Actions to take:
1. In the stroke-prevention article, why are the Mediterranean-style and DASH diets presented as important approaches? Answer in one to three sentences.
2. Answer these from the stroke-prevention article:
(a) Who issued the updated guidelines with colleagues, and at which institution?
(b) How often should a person visit a healthcare provider for blood pressure evaluation?
(c) What should a Mediterranean or DASH-style diet be supplemented with?
3. Write a continuation of the stroke-prevention article, starting after its final bullet point.

Selected excerpt:
Posted on Dec 15, 2014, 6 a.m.
Healthy diet, along with regular physical activity and blood pressure management, can markedly lower a person’s risk of a first-time stroke.
Abundant in, vegetables, whole grains, legumes, nuts, seeds, poultry and fish while limited in red meat and foods containing saturated fats, both the Mediterranean-style and DASH (Dietary Approaches to Stop Hypertension; which limits sodium intake) are important dietary approaches that form the basis of a lifestyle to lower a person’s risk of a first-time stroke. James Meschia, from Mayo Clinic (Florida, USA), and colleagues issued updated guidelines for the prevention of stroke among individuals who have not previously experienced a stroke or transient ischemic attack. The updated guidelines include:
• Eat a Mediterranean or DASH-style diet, supplemented with nuts.
• Monitor high blood pressure at home with a cuff device.
• Keep pre-hypertension from becoming high blood pressure by making lifestyle changes such as getting more physical activity, eating a healthy diet and managing your weight.
• Reduce the amount of sodium in your diet; sodium is found mostly in salt.
• Visit your healthcare provider annually for blood pressure evaluation.
• If your medication to lower blood pressure doesn't work or has bad side effects, talk to your healthcare provider about finding a combination of drugs that work for you.

Supplied records:
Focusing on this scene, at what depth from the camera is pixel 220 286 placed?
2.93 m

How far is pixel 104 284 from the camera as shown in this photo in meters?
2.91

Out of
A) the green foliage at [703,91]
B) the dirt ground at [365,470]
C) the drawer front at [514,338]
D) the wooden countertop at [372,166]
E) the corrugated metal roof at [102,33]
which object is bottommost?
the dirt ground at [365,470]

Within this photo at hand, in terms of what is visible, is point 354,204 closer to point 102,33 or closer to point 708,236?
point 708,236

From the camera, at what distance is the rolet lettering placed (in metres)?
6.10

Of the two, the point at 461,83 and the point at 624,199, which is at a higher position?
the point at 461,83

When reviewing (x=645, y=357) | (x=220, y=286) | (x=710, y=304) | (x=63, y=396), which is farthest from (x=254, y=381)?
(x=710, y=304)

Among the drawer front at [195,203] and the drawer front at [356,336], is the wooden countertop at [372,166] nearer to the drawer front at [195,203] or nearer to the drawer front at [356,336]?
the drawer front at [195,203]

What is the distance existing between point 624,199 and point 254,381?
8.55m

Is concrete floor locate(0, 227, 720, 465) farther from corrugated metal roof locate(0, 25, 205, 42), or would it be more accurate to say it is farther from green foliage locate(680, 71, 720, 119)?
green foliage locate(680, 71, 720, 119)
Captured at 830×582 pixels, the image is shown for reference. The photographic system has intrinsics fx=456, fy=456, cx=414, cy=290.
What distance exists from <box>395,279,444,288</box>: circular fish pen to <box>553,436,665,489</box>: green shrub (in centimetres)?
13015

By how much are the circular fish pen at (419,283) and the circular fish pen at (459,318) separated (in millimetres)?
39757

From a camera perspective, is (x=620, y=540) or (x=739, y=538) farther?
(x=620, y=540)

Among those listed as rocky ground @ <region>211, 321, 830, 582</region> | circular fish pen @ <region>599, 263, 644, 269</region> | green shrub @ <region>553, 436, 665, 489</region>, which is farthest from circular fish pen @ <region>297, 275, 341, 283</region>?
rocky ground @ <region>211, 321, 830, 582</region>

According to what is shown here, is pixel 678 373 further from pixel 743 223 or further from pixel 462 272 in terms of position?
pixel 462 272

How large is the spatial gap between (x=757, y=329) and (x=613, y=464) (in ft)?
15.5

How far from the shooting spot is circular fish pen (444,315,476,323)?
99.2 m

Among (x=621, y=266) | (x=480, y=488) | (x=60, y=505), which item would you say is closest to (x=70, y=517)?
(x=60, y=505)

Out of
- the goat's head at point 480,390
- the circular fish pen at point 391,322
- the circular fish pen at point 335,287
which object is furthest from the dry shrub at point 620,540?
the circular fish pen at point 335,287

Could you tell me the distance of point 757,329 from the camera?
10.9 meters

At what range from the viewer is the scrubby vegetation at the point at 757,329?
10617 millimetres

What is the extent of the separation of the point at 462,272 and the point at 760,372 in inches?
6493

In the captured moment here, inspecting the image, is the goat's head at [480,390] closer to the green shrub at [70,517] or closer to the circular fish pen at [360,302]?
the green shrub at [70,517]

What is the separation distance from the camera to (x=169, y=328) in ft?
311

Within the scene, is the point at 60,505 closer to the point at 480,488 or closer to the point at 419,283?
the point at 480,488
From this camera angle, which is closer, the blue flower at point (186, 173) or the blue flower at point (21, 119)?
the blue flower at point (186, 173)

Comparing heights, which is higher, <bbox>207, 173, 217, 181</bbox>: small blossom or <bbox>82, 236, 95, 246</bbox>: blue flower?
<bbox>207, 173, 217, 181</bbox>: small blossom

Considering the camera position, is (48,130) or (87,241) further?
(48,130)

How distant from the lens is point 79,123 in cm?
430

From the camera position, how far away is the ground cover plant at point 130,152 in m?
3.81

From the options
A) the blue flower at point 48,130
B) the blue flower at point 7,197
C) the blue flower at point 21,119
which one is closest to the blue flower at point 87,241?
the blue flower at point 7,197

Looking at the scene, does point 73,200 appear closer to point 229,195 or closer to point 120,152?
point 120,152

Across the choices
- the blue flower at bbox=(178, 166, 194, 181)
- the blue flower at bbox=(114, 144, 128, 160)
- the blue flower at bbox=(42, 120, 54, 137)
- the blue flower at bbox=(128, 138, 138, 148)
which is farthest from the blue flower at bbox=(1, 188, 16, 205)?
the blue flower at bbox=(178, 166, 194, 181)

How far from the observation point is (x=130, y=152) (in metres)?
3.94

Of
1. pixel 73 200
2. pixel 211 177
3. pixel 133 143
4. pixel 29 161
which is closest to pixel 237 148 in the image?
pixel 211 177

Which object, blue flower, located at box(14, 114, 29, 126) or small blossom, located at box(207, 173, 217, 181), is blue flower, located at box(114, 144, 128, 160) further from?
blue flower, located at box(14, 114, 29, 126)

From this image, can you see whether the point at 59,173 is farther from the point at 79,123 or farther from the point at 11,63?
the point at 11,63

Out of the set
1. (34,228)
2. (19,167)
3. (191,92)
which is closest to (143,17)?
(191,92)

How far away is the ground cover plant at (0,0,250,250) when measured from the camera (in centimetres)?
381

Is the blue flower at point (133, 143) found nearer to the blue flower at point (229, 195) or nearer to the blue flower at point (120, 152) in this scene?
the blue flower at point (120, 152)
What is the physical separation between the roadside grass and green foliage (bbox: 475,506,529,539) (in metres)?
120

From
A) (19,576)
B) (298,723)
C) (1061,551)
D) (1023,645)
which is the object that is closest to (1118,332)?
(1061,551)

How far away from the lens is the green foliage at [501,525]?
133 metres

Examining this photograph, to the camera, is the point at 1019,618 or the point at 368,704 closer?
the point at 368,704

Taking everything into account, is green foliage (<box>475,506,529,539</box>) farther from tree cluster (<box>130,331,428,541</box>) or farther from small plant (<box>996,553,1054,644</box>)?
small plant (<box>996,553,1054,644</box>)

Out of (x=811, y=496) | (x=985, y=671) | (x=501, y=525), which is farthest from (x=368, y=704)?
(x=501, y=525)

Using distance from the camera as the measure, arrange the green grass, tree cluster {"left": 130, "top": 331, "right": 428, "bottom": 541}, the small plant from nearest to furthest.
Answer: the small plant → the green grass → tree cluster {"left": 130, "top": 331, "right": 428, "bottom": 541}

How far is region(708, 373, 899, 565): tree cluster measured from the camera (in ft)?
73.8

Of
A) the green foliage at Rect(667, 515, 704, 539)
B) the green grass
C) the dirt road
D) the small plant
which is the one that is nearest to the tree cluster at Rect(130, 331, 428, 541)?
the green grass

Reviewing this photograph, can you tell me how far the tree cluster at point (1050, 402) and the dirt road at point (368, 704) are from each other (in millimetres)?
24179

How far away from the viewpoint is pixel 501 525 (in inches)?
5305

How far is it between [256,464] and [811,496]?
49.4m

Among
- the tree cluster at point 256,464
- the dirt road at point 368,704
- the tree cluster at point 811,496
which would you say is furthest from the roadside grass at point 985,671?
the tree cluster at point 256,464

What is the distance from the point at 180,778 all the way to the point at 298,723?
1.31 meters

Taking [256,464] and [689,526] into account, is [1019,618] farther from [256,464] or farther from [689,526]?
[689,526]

Responses for each task:
1. Both diets are abundant in vegetables, whole grains, legumes, nuts, seeds, poultry and fish, and they limit red meat and foods containing saturated fats. For that reason the stroke-prevention article says they form the basis of a lifestyle that lowers a person's risk of a first-time stroke. The DASH diet also limits sodium intake.

2.
(a) James Meschia, from Mayo Clinic (Florida, USA)
(b) Annually
(c) Nuts

3.
• Don't smoke. Smoking and taking oral birth control pills can significantly increase your stroke risk. If you're a woman who experiences migraines with aura, smoking raises your risk of stroke even more than in the general population.
The lead author observes that: "In many instances, stroke isn't fatal, but it leads to years of physical, emotional and mental impairment that could be avoided."
Meschia JF, Bushnell C, Boden-Albala B, et al; American Heart Association Stroke Council, Council on Cardiovascular and Stroke Nursing, Council on Clinical Cardiology, Council on Functional Genomics and Translational Biology, and Council on Hypertension. “Guidelines for the primary prevention of stroke: a statement for healthcare professionals from the american heart association/american stroke association.” Stroke. 2014 Dec;45(12):3754-832.